Web page caption snippets:
══════════════════════════════
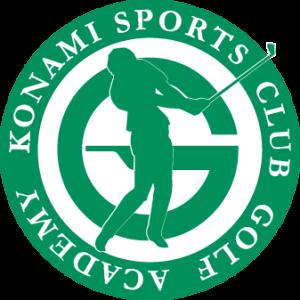 コナミゴルフアカデミー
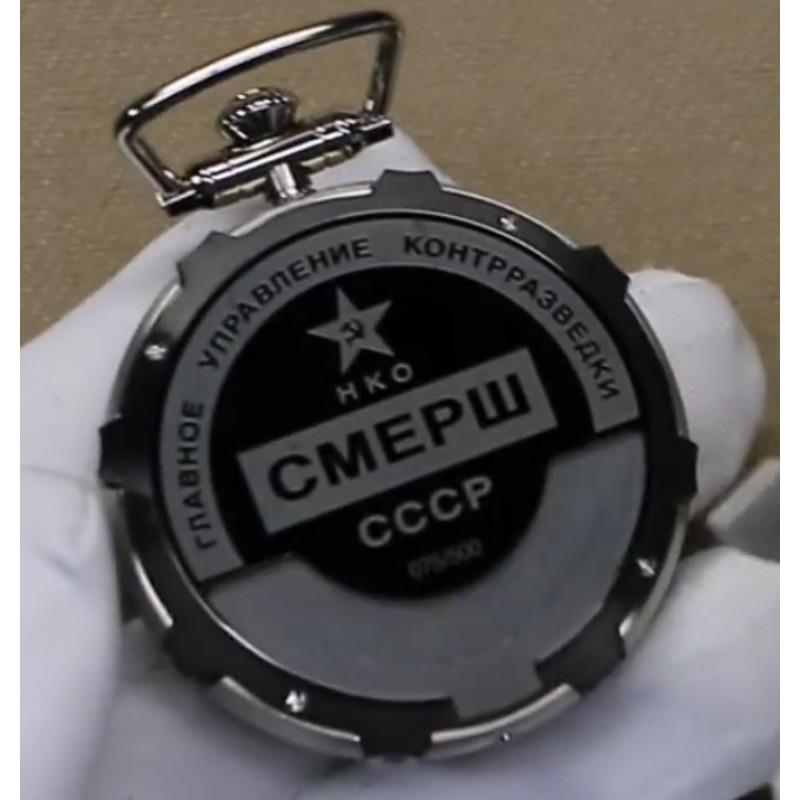 """С9453323-3603 Часы наручные """"Спецназ"""" механические """"СМЕРШ"""""""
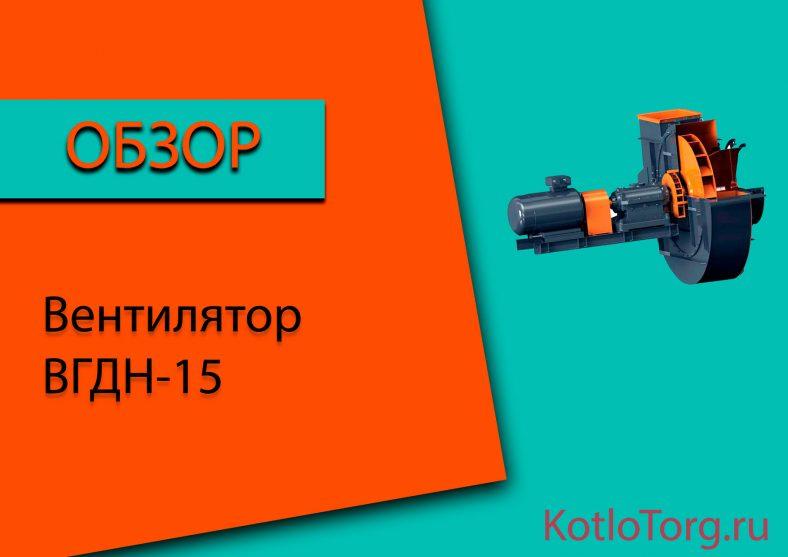 Вентилятор-ВГДН-15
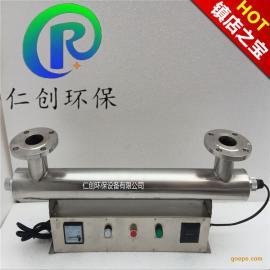 排式 紫外线消毒器全自动不锈钢管式消毒器杀菌器仁创品牌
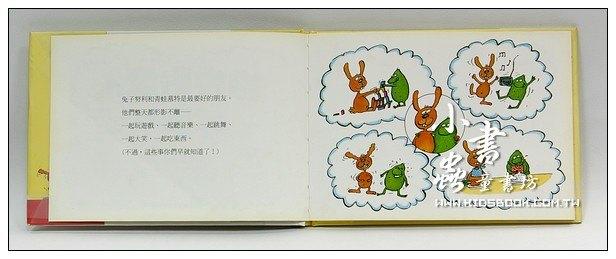 內頁放大:兔子努利和青蛙慕特:誰做的雪人不對?(79折)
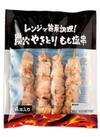 レンジで簡単炭火焼鳥モモ(塩) 298円(税抜)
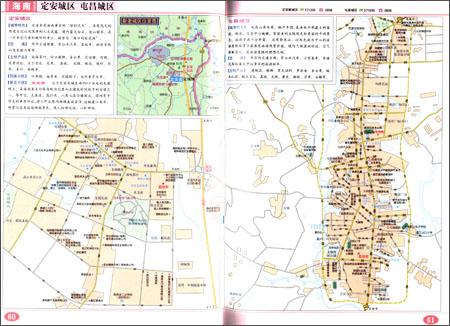 海南省地图册-图书杂志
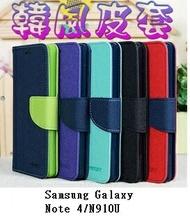 【韓風雙色】三星 Note 4/N910U/5.7吋 翻頁式側掀插卡皮套/保護套/支架斜立/TPU軟套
══════════════════════════════
Every line of the data above is to be set down exactly; the pictures are not.

 コナミゴルフアカデミー
 """С9453323-3603 Часы наручные """"Спецназ"""" механические """"СМЕРШ"""""""
 Вентилятор-ВГДН-15
 排式 紫外线消毒器全自动不锈钢管式消毒器杀菌器仁创品牌
 內頁放大:兔子努利和青蛙慕特:誰做的雪人不對?(79折)
 レンジで簡単炭火焼鳥モモ(塩) 298円(税抜)
 海南省地图册-图书杂志
 【韓風雙色】三星 Note 4/N910U/5.7吋 翻頁式側掀插卡皮套/保護套/支架斜立/TPU軟套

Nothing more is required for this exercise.